_Collected data entries:_
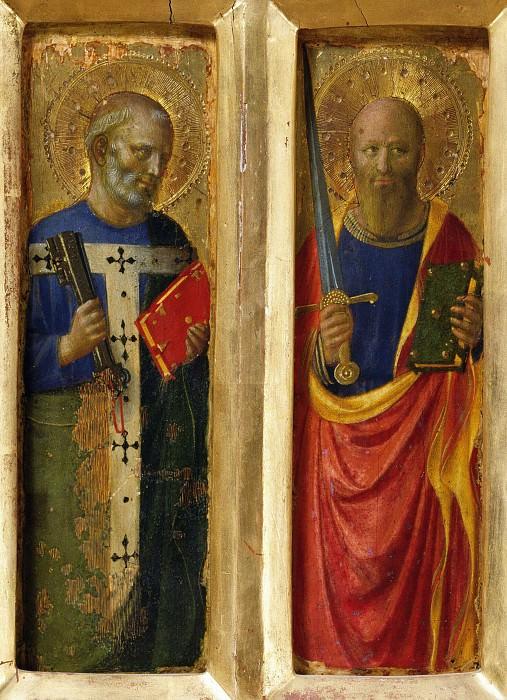 Алтарь из Перуджи - Апостолы Петр и Павел. Фра Анджелико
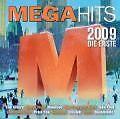 Megahits 2009-Die Erste (2008)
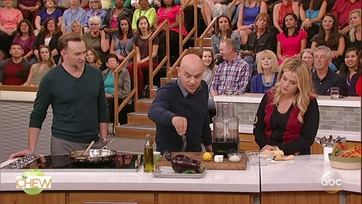 Michael Symon\'s Charred Eggplant Dip: Part 1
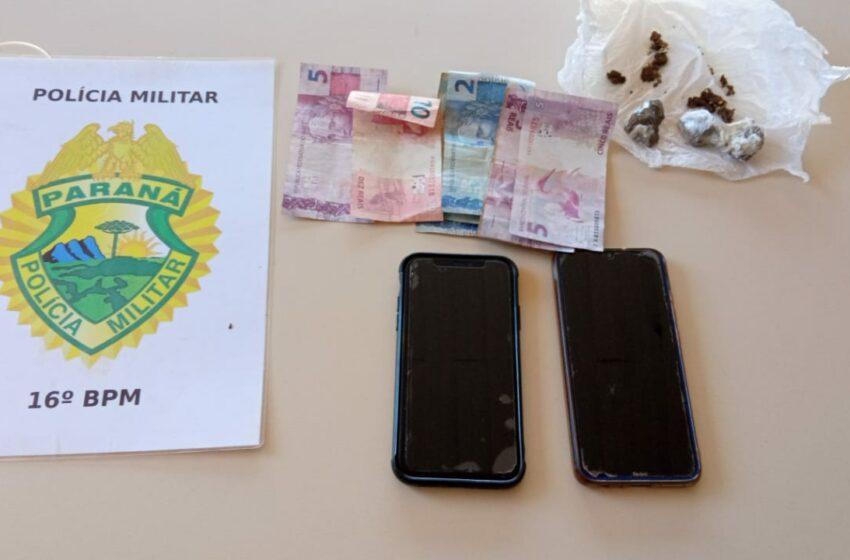 Mulher é presa, adolescente é apreendida, maconha, dinheiro e celulares, foram apreendidos em Manoel Ribas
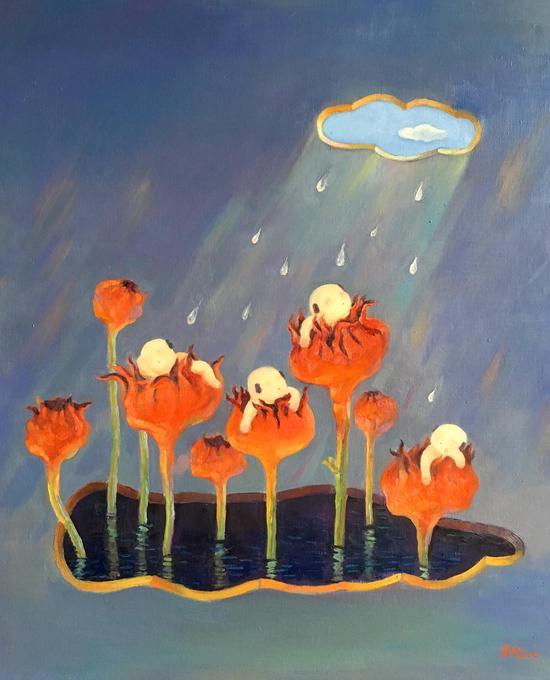 《润____象》系列之一,布面油画,50x60cm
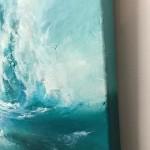 Alison Johnson, The Break, Original Painting, Abstract Art 5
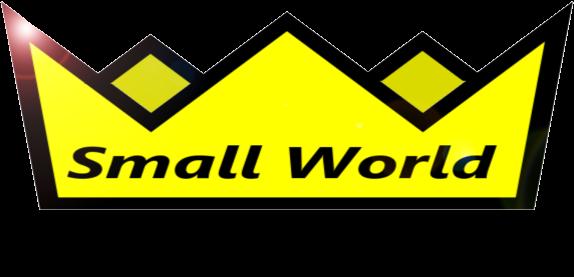 Small World Leisure Australia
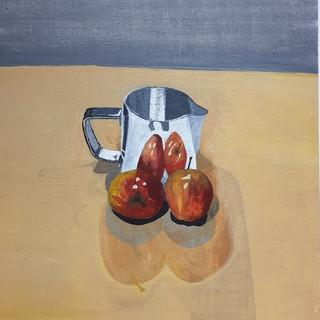 Steel jug & apples, 0.6x0.4m, original £550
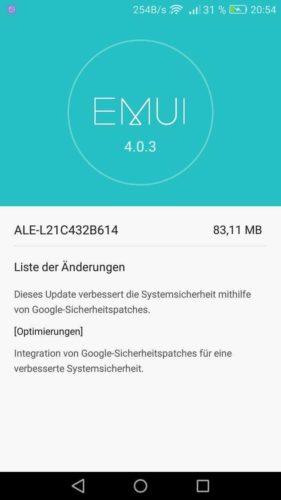 Huawei_P8lite_FirmwareUpdate_B614_Changelog
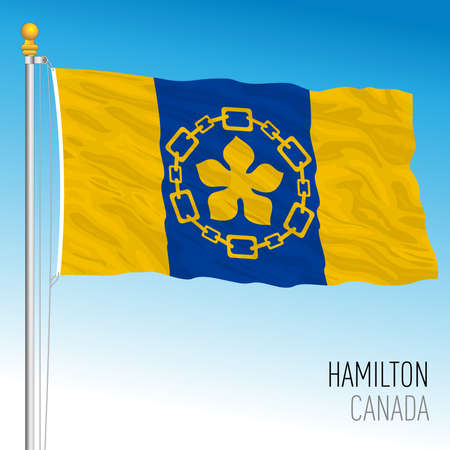 City of Hamilton flag, Canada, north american country, vector illustration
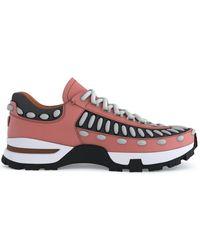 Ermenegildo Zegna My Claudio Sneakers - Roze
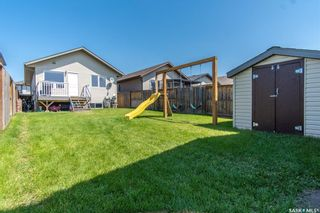 Photo 36: 926 Glenview Cove in Martensville: Residential for sale : MLS®# SK863344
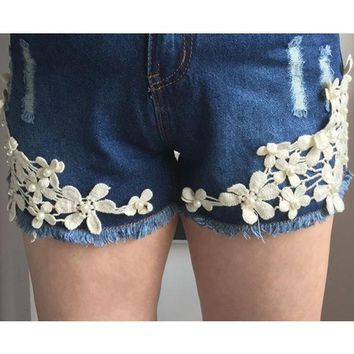visnxgistyle Women low waist jeans shorts lace floral button ripped denim shorts mini hollow out short feminino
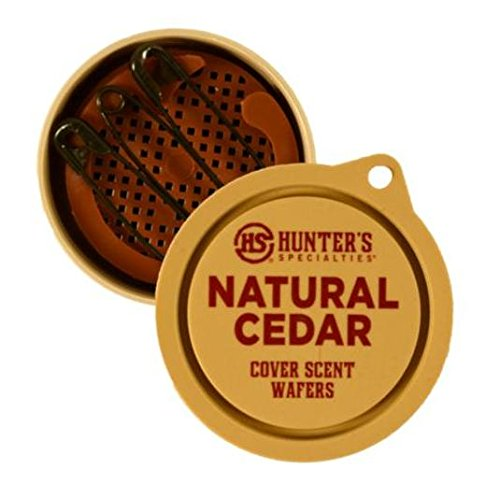 Hunter's Specialties Natural Cedar Cover Scent Wafers (3 Pack)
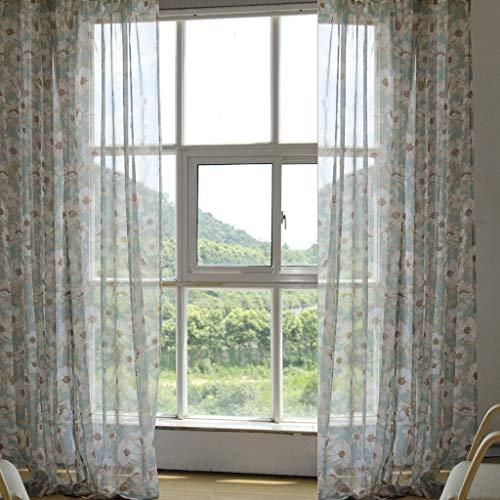 Eastery plooiband gordijn bloemen voile transparant 1 stuk B * H 140 * 145 cm raamgordijn eenvoudige stijl romantische huis Simplicity Life thema decoratie gordijnen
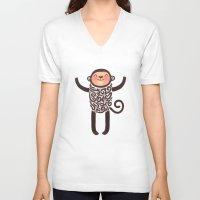 monkey V-neck T-shirts featuring Monkey by Anna Alekseeva kostolom3000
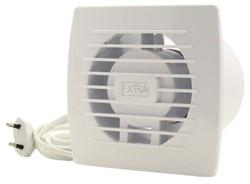 Badkamer ventilator diameter 100 mm WIT Trekkoord en stekker - E100WP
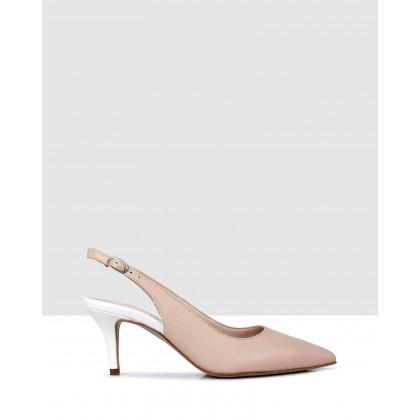 Carlee Sandals Skin-Bianco by Sempre Di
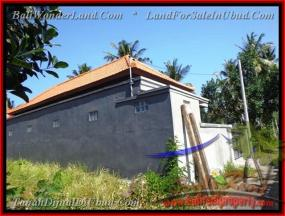 Exotic PROPERTY LAND FOR SALE IN UBUD TJUB433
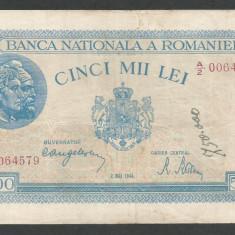 ROMANIA 5000 5.000 LEI 2 MAI 1944 [20] P-55 - Bancnota romaneasca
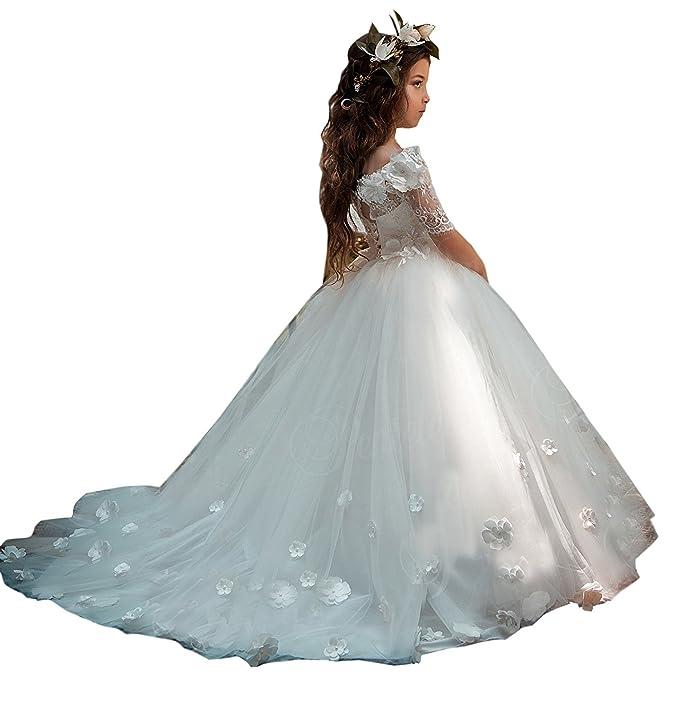 Vestido Blanco De Princesa Niña Para Fiestas Boda Bautizo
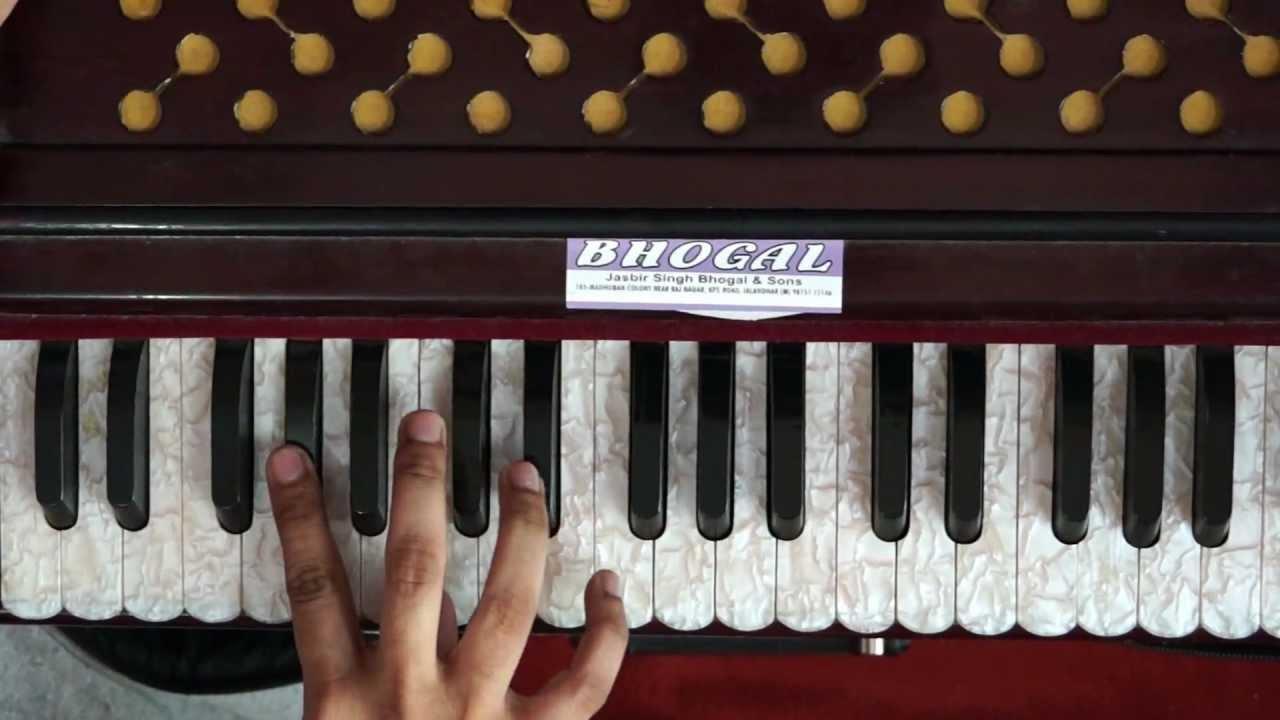 mil mere pritma jeeyo learn gurbani kirtan harmonium youtube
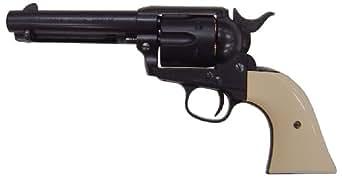 マルシン工業 Colt SAA45ピースメーカー 6mmBB Xカートリッジ ブラックHW 18歳以上ガスリボルバー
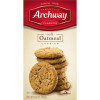 Oatmeal Classic Soft Cookies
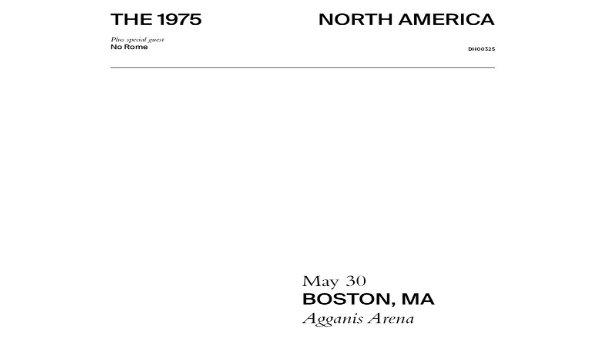 None - The 1975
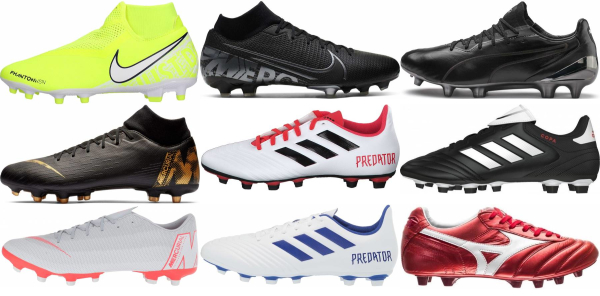 buy flexible ground soccer cleats for men and women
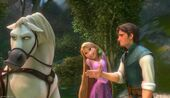 Tangled-disneyscreencaps com-7189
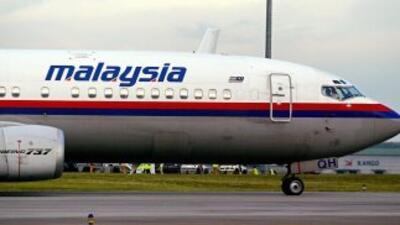 La búsqueda del vuelo 370 sería la más cara de la historia de la aviació...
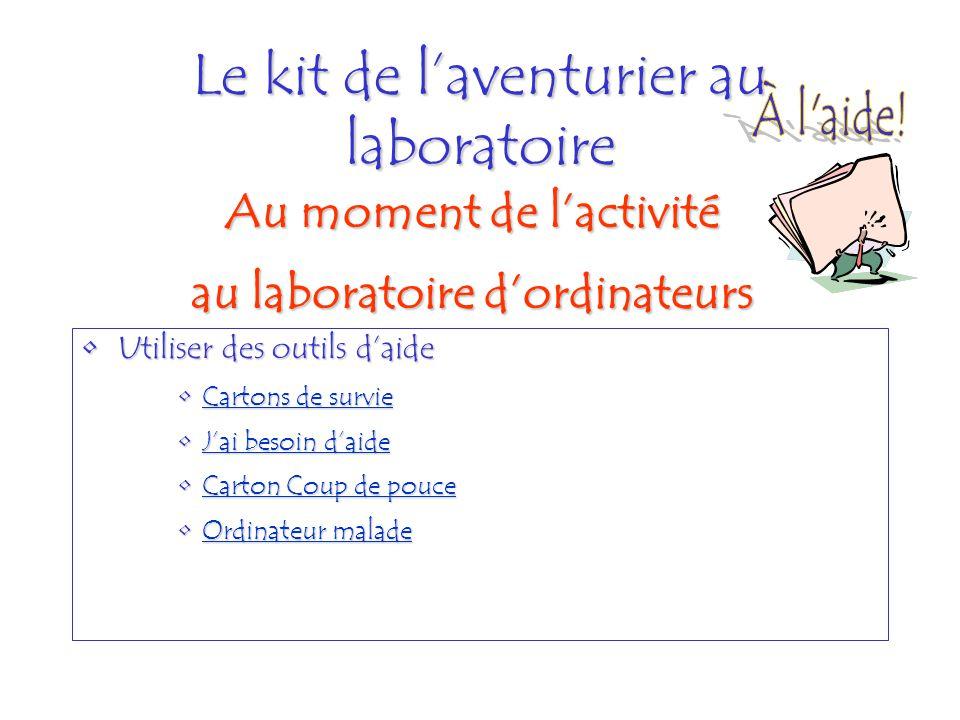 Le kit de laventurier au laboratoire Utiliser des outils daideUtiliser des outils daide Cartons de survieCartons de survieCartons de survieCartons de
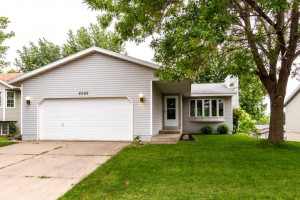 2025 50th Street NW, Rochester, MN 55901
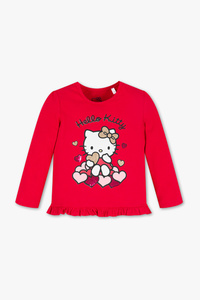 Hello Kitty - Langarmshirt - Glanz Effekt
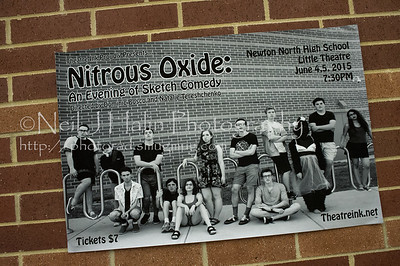 Nitrous Oxide 2015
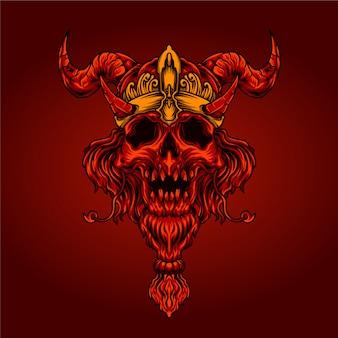 Ilustracja czaszki czerwony diabeł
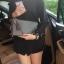 กระเป๋าสะพาย ปรับเป็นคลัชได้ สีเทา รุ่น KEEP Doratry shoulder &clutch bag thumbnail 2
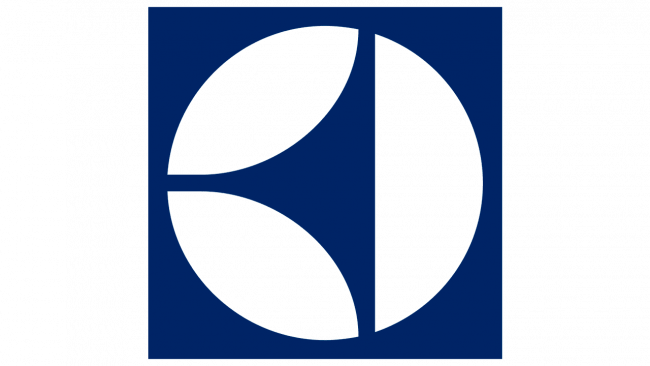 Logo della Electrolux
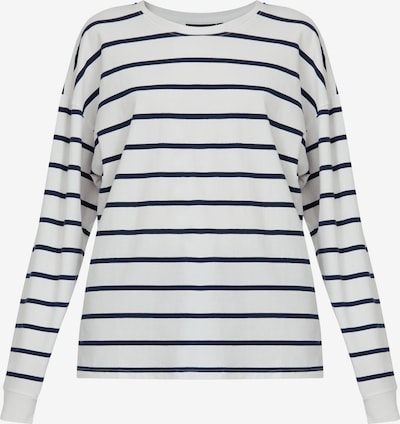 Finn Flare Langarmshirt in dunkelblau / weiß, Produktansicht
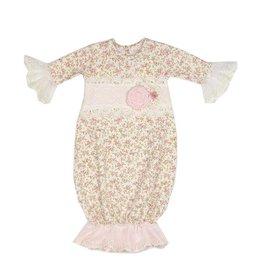 Haute Baby Sweet Pea Gown 0/3M
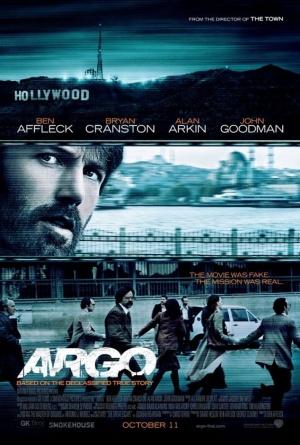 Argo 820x1215
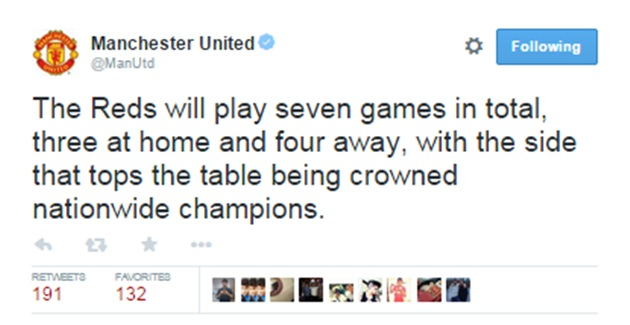 Pic: Manchester United's social media account made a pretty bad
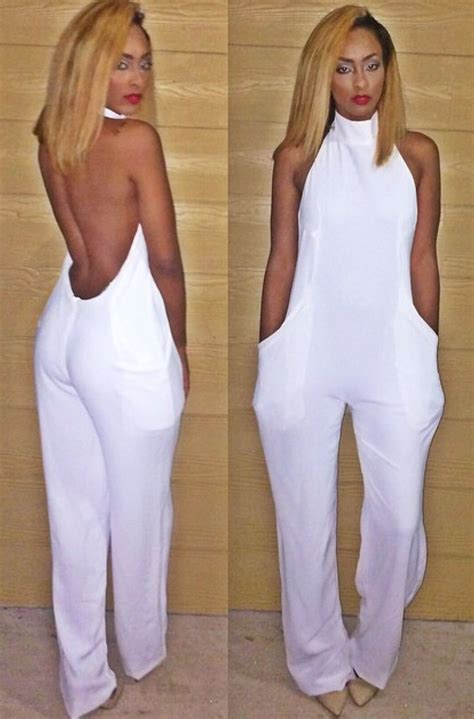 all white outfits shopstyle i freakin love this outfit fashion pinterest all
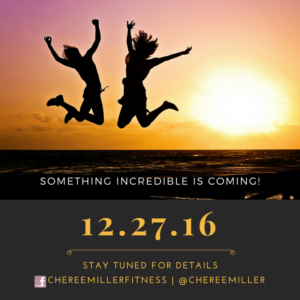 something-incredible-is-coming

_WORK ITEM:_ Pictures do not belong in the answer. Return the lines above starting at the one with "visnxgistyle Women low" and ending at the one with "กระเป๋าสะพาย ปรับเป็นคลัชได้ สีเทา", both kept, exactly.

_EXERCISE RESPONSE:_
visnxgistyle Women low waist jeans shorts lace floral button ripped denim shorts mini hollow out short feminino
 Hunter's Specialties Natural Cedar Cover Scent Wafers (3 Pack)
 Eastery plooiband gordijn bloemen voile transparant 1 stuk B * H 140 * 145 cm raamgordijn eenvoudige stijl romantische huis Simplicity Life thema decoratie gordijnen
 monkey V-neck T-shirts featuring Monkey by Anna Alekseeva kostolom3000
 Badkamer ventilator diameter 100 mm WIT Trekkoord en stekker - E100WP
 Carlee Sandals Skin-Bianco by Sempre Di
 Exotic PROPERTY LAND FOR SALE IN UBUD TJUB433
 ROMANIA 5000 5.000 LEI 2 MAI 1944 [20] P-55 - Bancnota romaneasca
 Vestido Blanco De Princesa Niña Para Fiestas Boda Bautizo
 mil mere pritma jeeyo learn gurbani kirtan harmonium youtube
 マルシン工業 Colt SAA45ピースメーカー 6mmBB Xカートリッジ ブラックHW 18歳以上ガスリボルバー
 Oatmeal Classic Soft Cookies
 None - The 1975
 buy flexible ground soccer cleats for men and women
 Tangled-disneyscreencaps com-7189
 La búsqueda del vuelo 370 sería la más cara de la historia de la aviació...
 Le kit de laventurier au laboratoire Utiliser des outils daideUtiliser des outils daide Cartons de survieCartons de survieCartons de survieCartons de
 2025 50th Street NW, Rochester, MN 55901
 Hello Kitty - Langarmshirt - Glanz Effekt
 Nitrous Oxide 2015
 Ilustracja czaszki czerwony diabeł
 กระเป๋าสะพาย ปรับเป็นคลัชได้ สีเทา รุ่น KEEP Doratry shoulder &clutch bag thumbnail 2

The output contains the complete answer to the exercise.